[begin Data shown]

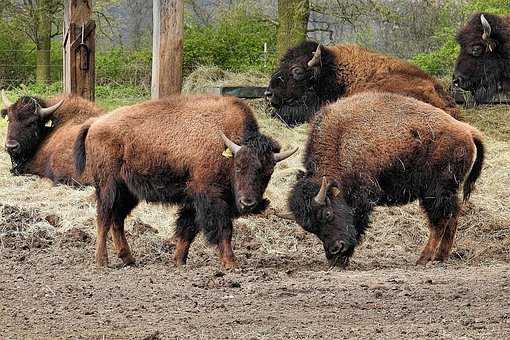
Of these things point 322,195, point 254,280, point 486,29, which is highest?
point 486,29

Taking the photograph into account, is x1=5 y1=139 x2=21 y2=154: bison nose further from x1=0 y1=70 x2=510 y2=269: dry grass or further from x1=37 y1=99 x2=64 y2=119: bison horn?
x1=0 y1=70 x2=510 y2=269: dry grass

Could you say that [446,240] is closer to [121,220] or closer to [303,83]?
[121,220]

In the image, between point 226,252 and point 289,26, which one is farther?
point 289,26

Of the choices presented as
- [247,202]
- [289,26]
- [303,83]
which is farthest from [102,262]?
[289,26]

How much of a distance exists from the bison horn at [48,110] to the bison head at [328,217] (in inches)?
224

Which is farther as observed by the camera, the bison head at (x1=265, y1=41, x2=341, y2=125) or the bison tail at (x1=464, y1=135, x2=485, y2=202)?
the bison head at (x1=265, y1=41, x2=341, y2=125)

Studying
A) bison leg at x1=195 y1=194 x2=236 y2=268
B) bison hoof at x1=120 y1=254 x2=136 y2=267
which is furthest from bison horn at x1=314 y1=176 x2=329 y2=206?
bison hoof at x1=120 y1=254 x2=136 y2=267

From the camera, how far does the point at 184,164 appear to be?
965 centimetres

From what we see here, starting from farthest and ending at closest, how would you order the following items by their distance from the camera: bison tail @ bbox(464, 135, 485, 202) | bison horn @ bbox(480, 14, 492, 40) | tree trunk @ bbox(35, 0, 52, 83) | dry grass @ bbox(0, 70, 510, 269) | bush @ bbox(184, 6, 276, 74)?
tree trunk @ bbox(35, 0, 52, 83) < bush @ bbox(184, 6, 276, 74) < bison horn @ bbox(480, 14, 492, 40) < dry grass @ bbox(0, 70, 510, 269) < bison tail @ bbox(464, 135, 485, 202)

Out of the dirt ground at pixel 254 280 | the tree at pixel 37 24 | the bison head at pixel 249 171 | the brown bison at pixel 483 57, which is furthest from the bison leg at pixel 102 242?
the tree at pixel 37 24

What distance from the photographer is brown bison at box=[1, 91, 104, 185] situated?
1432 cm

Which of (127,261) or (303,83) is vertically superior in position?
(303,83)

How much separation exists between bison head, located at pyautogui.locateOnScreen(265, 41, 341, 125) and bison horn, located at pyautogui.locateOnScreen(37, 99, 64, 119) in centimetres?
310

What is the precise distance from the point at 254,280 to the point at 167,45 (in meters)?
4.66
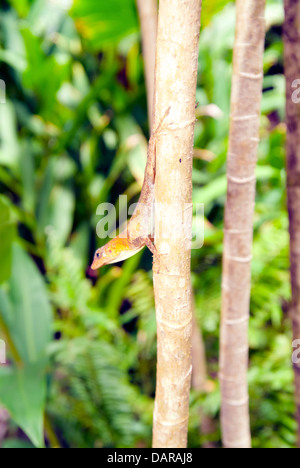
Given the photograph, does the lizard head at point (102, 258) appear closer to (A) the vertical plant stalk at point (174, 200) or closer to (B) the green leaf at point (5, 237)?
(A) the vertical plant stalk at point (174, 200)

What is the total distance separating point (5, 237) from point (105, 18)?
2.16ft

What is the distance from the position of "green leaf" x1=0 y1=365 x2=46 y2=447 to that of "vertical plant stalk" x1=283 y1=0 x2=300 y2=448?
454mm

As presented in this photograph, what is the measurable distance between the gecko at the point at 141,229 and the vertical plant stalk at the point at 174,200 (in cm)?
3

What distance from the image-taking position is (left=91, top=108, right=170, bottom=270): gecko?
0.39m

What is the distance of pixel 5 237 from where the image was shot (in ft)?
2.48

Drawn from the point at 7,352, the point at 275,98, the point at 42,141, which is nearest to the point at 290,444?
the point at 7,352

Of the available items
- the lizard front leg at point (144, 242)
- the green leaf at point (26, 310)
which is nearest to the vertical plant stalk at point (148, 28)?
the lizard front leg at point (144, 242)

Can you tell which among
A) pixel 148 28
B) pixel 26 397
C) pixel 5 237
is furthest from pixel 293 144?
pixel 26 397

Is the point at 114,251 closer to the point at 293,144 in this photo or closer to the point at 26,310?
the point at 293,144

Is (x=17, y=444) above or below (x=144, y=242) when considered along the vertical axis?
below

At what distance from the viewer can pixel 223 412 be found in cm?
60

[end Data shown]

Instructions for the task:
Rewrite all the entries above, swapping "farther" for "more distant" everywhere it occurs and changing nothing else. Leave the pictures out.

Expected answer:
Of these things point 322,195, point 254,280, point 486,29, which is highest?
point 486,29

Taking the photograph into account, is x1=5 y1=139 x2=21 y2=154: bison nose further from x1=0 y1=70 x2=510 y2=269: dry grass or further from x1=37 y1=99 x2=64 y2=119: bison horn?
x1=0 y1=70 x2=510 y2=269: dry grass

Could you say that [446,240] is closer to [121,220] or closer to [303,83]?
[121,220]

In the image, between point 226,252 and point 289,26, which one is more distant?
point 289,26

Of the choices presented as
- [247,202]
- [289,26]
- [303,83]
which is farthest from [102,262]?
[289,26]

How much of a distance exists from the bison horn at [48,110] to the bison head at [328,217] (in inches)?
224

Which is more distant as observed by the camera, the bison head at (x1=265, y1=41, x2=341, y2=125) or the bison tail at (x1=464, y1=135, x2=485, y2=202)?
the bison head at (x1=265, y1=41, x2=341, y2=125)

Studying
A) bison leg at x1=195 y1=194 x2=236 y2=268
B) bison hoof at x1=120 y1=254 x2=136 y2=267
which is furthest from bison horn at x1=314 y1=176 x2=329 y2=206?
bison hoof at x1=120 y1=254 x2=136 y2=267

From the camera, how far does the point at 184,164 appear to be?
965 centimetres

From what we see here, starting from farthest and ending at closest, how would you order the following items by their distance from the camera: bison tail @ bbox(464, 135, 485, 202) | bison horn @ bbox(480, 14, 492, 40) | tree trunk @ bbox(35, 0, 52, 83) | dry grass @ bbox(0, 70, 510, 269) | bush @ bbox(184, 6, 276, 74)?
tree trunk @ bbox(35, 0, 52, 83) < bush @ bbox(184, 6, 276, 74) < bison horn @ bbox(480, 14, 492, 40) < dry grass @ bbox(0, 70, 510, 269) < bison tail @ bbox(464, 135, 485, 202)

Out of the dirt ground at pixel 254 280 | the tree at pixel 37 24 | the bison head at pixel 249 171 | the brown bison at pixel 483 57, which is furthest from the bison leg at pixel 102 242?
the tree at pixel 37 24

What distance from the photographer is brown bison at box=[1, 91, 104, 185] situated?
1432 cm

Which of (127,261) or (303,83) is vertically superior in position?
(303,83)

How much separation exists between bison head, located at pyautogui.locateOnScreen(265, 41, 341, 125) and bison horn, located at pyautogui.locateOnScreen(37, 99, 64, 119) in centimetres?
310

What is the precise distance from the point at 254,280 to the point at 167,45 (in meters)?
4.66
Given the photograph, does the lizard head at point (102, 258) appear closer to (A) the vertical plant stalk at point (174, 200) or closer to (B) the green leaf at point (5, 237)?
(A) the vertical plant stalk at point (174, 200)

What is the total distance separating point (5, 237) from point (105, 18)?
2.16ft

What is the distance from the position of "green leaf" x1=0 y1=365 x2=46 y2=447 to that of "vertical plant stalk" x1=283 y1=0 x2=300 y2=448?
454mm

As presented in this photograph, what is the measurable distance between the gecko at the point at 141,229 and the vertical plant stalk at the point at 174,200 (in cm)?
3

What distance from the image-taking position is (left=91, top=108, right=170, bottom=270): gecko?
0.39m

What is the distance of pixel 5 237 from where the image was shot (in ft)?
2.48

Drawn from the point at 7,352, the point at 275,98, the point at 42,141, which is nearest to the point at 290,444?
the point at 7,352

Of the available items
- the lizard front leg at point (144, 242)
- the green leaf at point (26, 310)
which is nearest to the vertical plant stalk at point (148, 28)?
the lizard front leg at point (144, 242)

Can you tell which among
A) pixel 148 28
B) pixel 26 397
C) pixel 5 237
is furthest from pixel 293 144?
pixel 26 397

Is the point at 114,251 closer to the point at 293,144 in this photo or closer to the point at 26,310?
the point at 293,144

Is (x=17, y=444) above or below (x=144, y=242) when considered along the vertical axis?
below

At what distance from the viewer can pixel 223 412 be found in cm?
60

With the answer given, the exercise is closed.